Sequence-of-returns risk matters because it means the average return you plan around can be dangerously misleading near retirement. The years just before and after you stop working are the most fragile: a bad sequence then can derail a plan that looked fine on paper. It's the reason retirees hold more bonds and cash, keep a spending cushion, and stay flexible about withdrawals in down years.

Planning on the average and ignoring the order

A retirement plan built on 'the market averages 7%' can fail if the early years deliver a crash while you're drawing income, even if the long-run average holds. Averages hide sequence risk. Near retirement, plan for a bad early sequence — with a cash buffer and flexible withdrawals — rather than assuming the smooth average.

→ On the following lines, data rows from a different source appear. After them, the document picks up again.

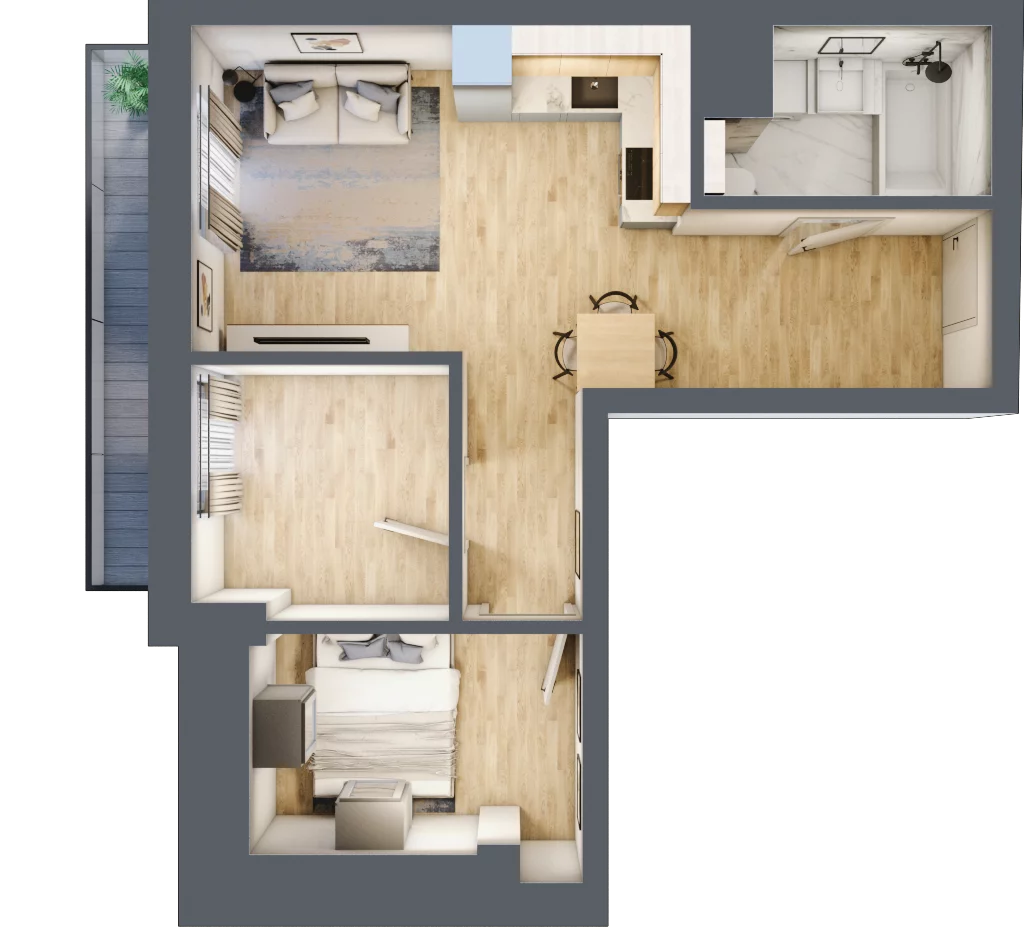 3 pokoje, apartament 42,12 m², piętro 2, oferta nr O18, Przy Parku, Żerniki Wrocławskie, ul. Parkowa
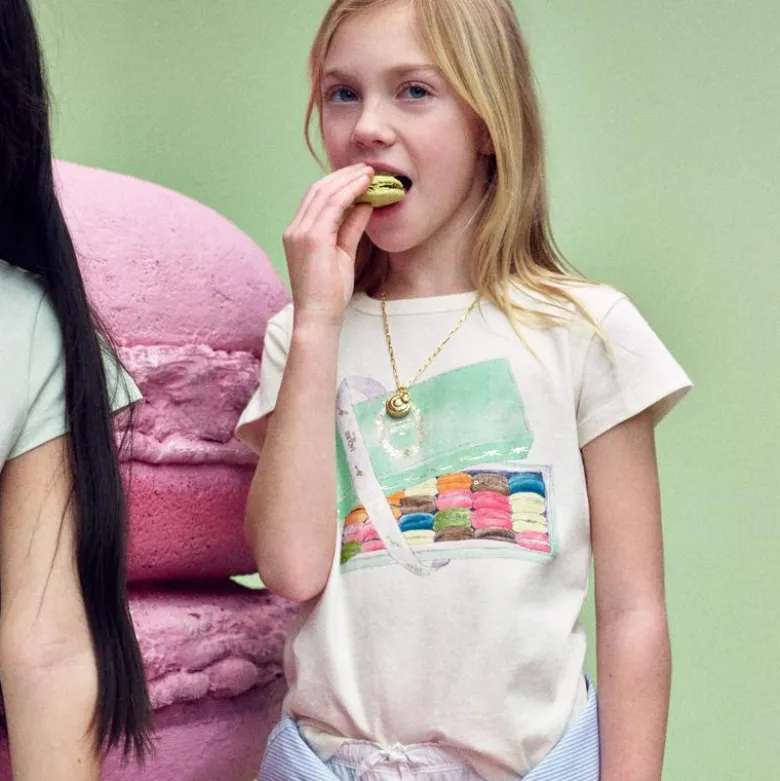 LADURÉE X Crewcuts girls' macaron graphic T-shirt with sequins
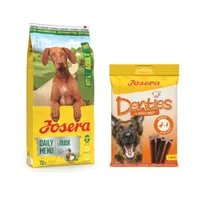 12,5 kg Josera Adult + 180 g Denties Snack gratis! - Daily Menu Ente + Ente & Karotte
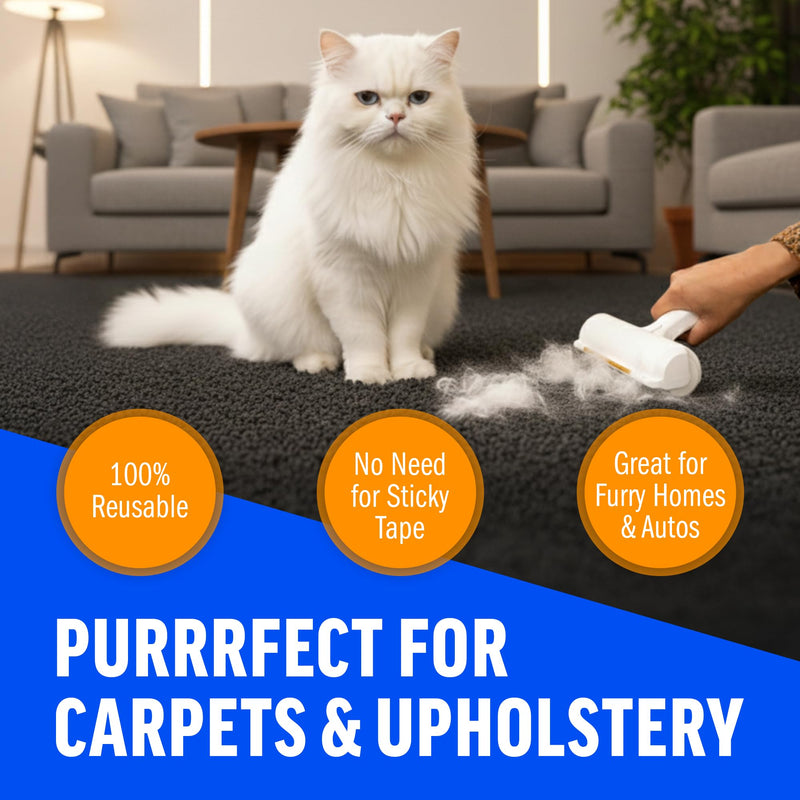 ChomChom Roller & Rake – Reusable Pet Hair Removal Roller with Rake Attachment for Cat & Dog Fur on Furniture, Couch, Carpet, Car, Rugs, Bedding & More– Portable, Eco-Friendly - PawsPlanet Australia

Frequently asked questions

What is sequence-of-returns risk?

It's the risk that the order of investment returns — not just their average — hurts you, particularly when you're withdrawing money. Poor returns early in retirement force you to sell assets at low prices to fund spending, permanently damaging the portfolio even if later returns are strong.

Why does the order of returns matter?

Because withdrawals magnify early losses. Selling shares to fund spending during an early crash shrinks the base that must later recover, so the same average return produces a much worse outcome than if the crash had come late. Without withdrawals, order barely matters — the average is what counts.

How do you protect against sequence risk?

Hold more bonds and cash as you approach retirement, keep a spending buffer so you needn't sell stocks in a downturn, and stay flexible — trimming withdrawals in bad years. These steps reduce the need to sell into an early crash, which is what makes a bad sequence so damaging.